Anne Hidalgo s'exprime avec pugnacité devant les lecteurs de Midi Libre
La candidate socialiste Anne Hidalgo a rencontré les lecteurs du journal Midi Libre mercredi 2 mars, lors d'un déplacement à Montpellier consacré aux 40 ans des lois de décentralisation. Pendant deux heures, elle a répondu avec précision et conviction aux interrogations sur son programme et l'actualité internationale, dans un contexte de sondages difficiles.
Une posture ferme face aux défis politiques
Malgré les bourrasques permanentes de la campagne présidentielle, Anne Hidalgo a maintenu une posture déroutante sur les sujets épineux. Interrogée sur les sondages qui la placent à 2%, elle a rétorqué : "Ne les écoutez pas, il y aura des surprises !". Concernant la dureté de la campagne, elle l'a qualifiée d'"aventure humaine", et a exprimé son affection pour Christiane Taubira, tout en affirmant que "le PS sera toujours là le 25 avril".
La maire de Paris a profité de cette rencontre pour marquer ses différences avec Jean-Luc Mélenchon, Emmanuel Macron et certains anciens camarades "qui ne sont plus rien aujourd'hui". Elle a insisté sur son projet "sans ambiguïté de gauche", visant à rassembler la société française plutôt qu'à la fracturer.
Position ferme sur la guerre en Ukraine et la défense européenne
Dès l'entame des échanges, Anne Hidalgo a été sollicitée sur l'invasion de l'Ukraine par la Russie. Elle a souligné l'unité de la France et de l'Europe dans la réponse à cette agression, affirmant : "Ne comptez pas sur moi pour polémiquer !". La candidate a défendu le rôle singulier de la France, membre permanent du Conseil de sécurité de l'ONU et présidente de l'Union européenne.
Elle a également porté l'idée d'une construction de l'Europe de la défense, saluant le tournant pris par le chancelier allemand Olaf Scholz. Sur le budget de la Défense française, elle a rappelé que la loi de programmation militaire doit amener ce budget à 50 milliards d'euros, avec la nécessité de poursuivre cet effort pour garantir la sécurité.

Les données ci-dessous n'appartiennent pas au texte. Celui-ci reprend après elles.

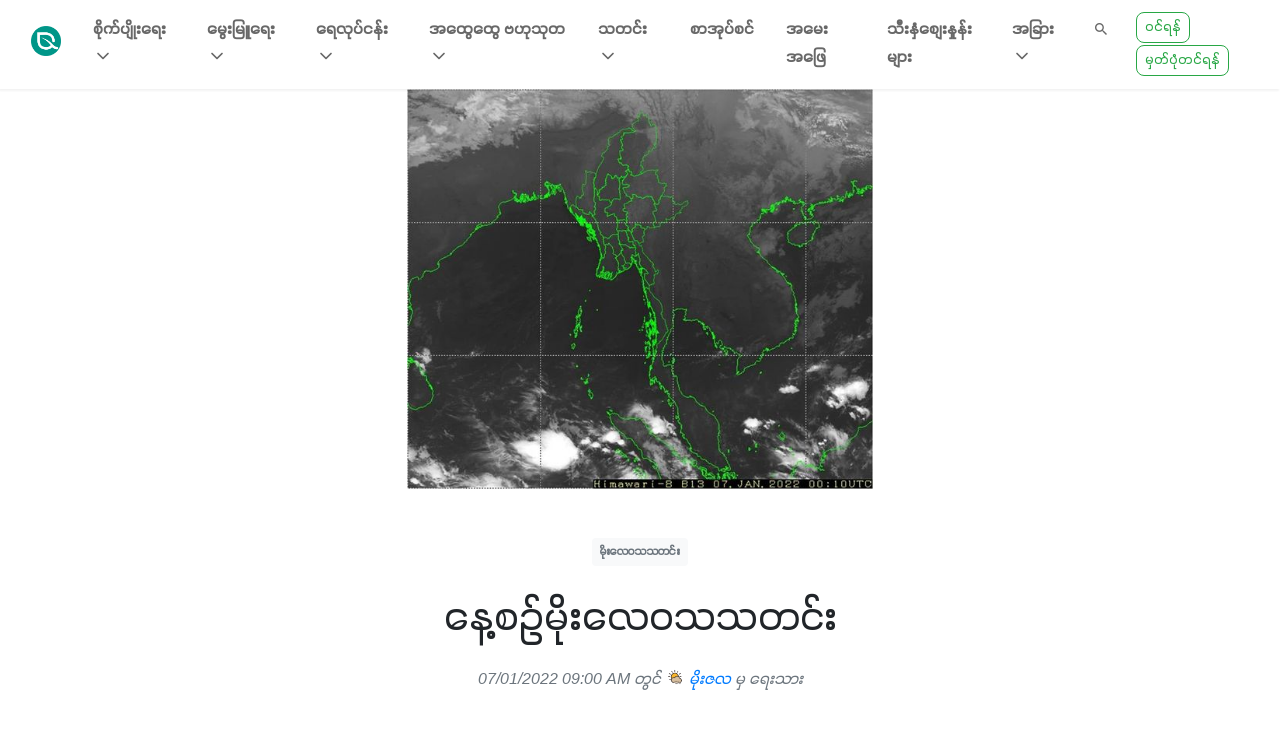

--- FILE ---
content_type: text/html; charset=utf-8
request_url: https://www.google.com/recaptcha/api2/aframe
body_size: 267
content:
<!DOCTYPE HTML><html><head><meta http-equiv="content-type" content="text/html; charset=UTF-8"></head><body><script nonce="SzBFRs17vaLbSNNhSQFMnw">/** Anti-fraud and anti-abuse applications only. See google.com/recaptcha */ try{var clients={'sodar':'https://pagead2.googlesyndication.com/pagead/sodar?'};window.addEventListener("message",function(a){try{if(a.source===window.parent){var b=JSON.parse(a.data);var c=clients[b['id']];if(c){var d=document.createElement('img');d.src=c+b['params']+'&rc='+(localStorage.getItem("rc::a")?sessionStorage.getItem("rc::b"):"");window.document.body.appendChild(d);sessionStorage.setItem("rc::e",parseInt(sessionStorage.getItem("rc::e")||0)+1);localStorage.setItem("rc::h",'1769614088940');}}}catch(b){}});window.parent.postMessage("_grecaptcha_ready", "*");}catch(b){}</script></body></html>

Un programme économique et social ambitieux pour la jeunesse
Anne Hidalgo a longuement évoqué les questions d'emploi et d'éducation, affirmant que "mon programme répond aux attentes des jeunes". Elle a promis d'augmenter le salaire d'un enseignant débutant de 1 400 à 2 300 euros, et de le porter à 4 000 euros en fin de carrière. La candidate prévoit également de baisser le nombre d'élèves par classe à 15-18 et de recruter plusieurs milliers de professeurs.

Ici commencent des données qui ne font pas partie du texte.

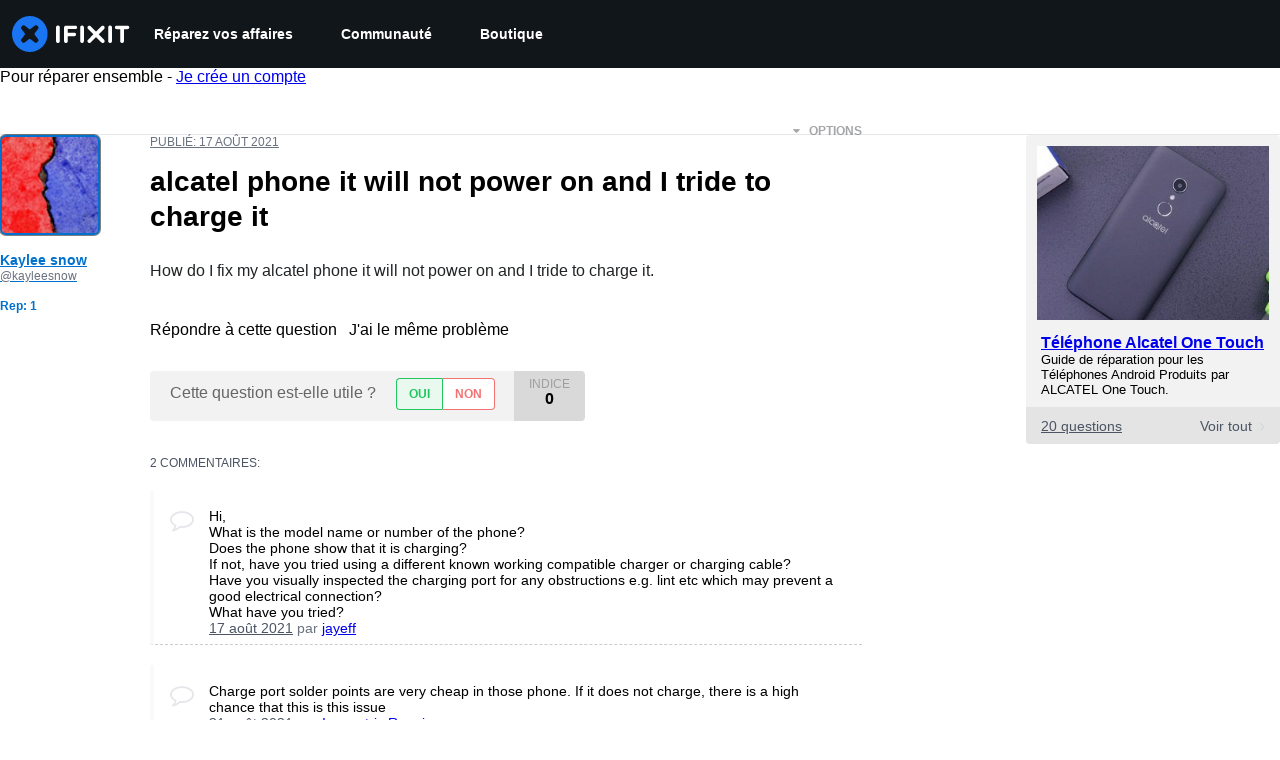

--- FILE ---
content_type: text/json
request_url: https://conf.config-security.com/model
body_size: 87
content:
{"title":"recommendation AI model (keras)","structure":"release_id=0x57:3f:45:5f:37:30:20:55:35:5f:23:50:64:6b:45:75:51:5e:30:30:76:4f:31:2d:31:54:25:29:3d;keras;0h2iffejwx275mx48cdf4k8s6nk6nbxhuyyk0rx0g93h1pey6qwb7hkhjwh67vhffbgq6ax6","weights":"../weights/573f455f.h5","biases":"../biases/573f455f.h5"}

Parmi ses mesures phares : une augmentation du SMIC de 15% et 200 euros nets, la généralisation de la formation en alternance, et le versement d'un capital de 5 000 euros à tous les jeunes majeurs, sans condition de ressources. Ce capital servirait à financer le permis de conduire, une caution locative, du matériel informatique ou la création d'entreprise.
Transition écologique et agriculture durable
Sur les questions environnementales, Anne Hidalgo a critiqué la méthode du gouvernement actuel, jugée "complètement inefficace". Elle propose une planification impliquant les territoires, les acteurs économiques et les citoyens. Pour la mobilité durable, elle distingue les solutions en milieu urbain et rural, promettant de financer l'achat de véhicules électriques ou hydrogènes grâce au rétablissement de l'impôt sur les grandes fortunes.
Concernant l'agriculture, elle souhaite accompagner l'installation de jeunes agriculteurs vers des modèles bio et raisonnés, garantissant la sécurité alimentaire. Sur le nucléaire, elle se positionne pour le maintien du parc existant et le grand carénage, mais s'oppose à la construction de nouveaux réacteurs, privilégiant un mix énergétique avec accélération vers les énergies renouvelables.
Décentralisation et santé au cœur du projet
Anne Hidalgo a déploré cinq ans d'ultra-centralisation, affirmant qu'"aucun État au monde ne fonctionne ainsi". Elle propose de s'appuyer sur les élus locaux pour une action publique plus efficace. En santé, elle veut lutter contre les déserts médicaux en envoyant les internes dans ces zones avec un salaire porté à 3 500 euros par mois, et propose la suppression des ARS, jugées inefficaces.
La candidate a également évoqué quatre "odyssées industrielles" : la santé, les énergies renouvelables, le numérique et la mobilité. Elle promet de soutenir massivement la recherche, notamment pour développer un vaccin français, et de financer son programme par 50 milliards d'euros de nouvelles ressources, sans augmenter les impôts des classes moyennes et des entreprises.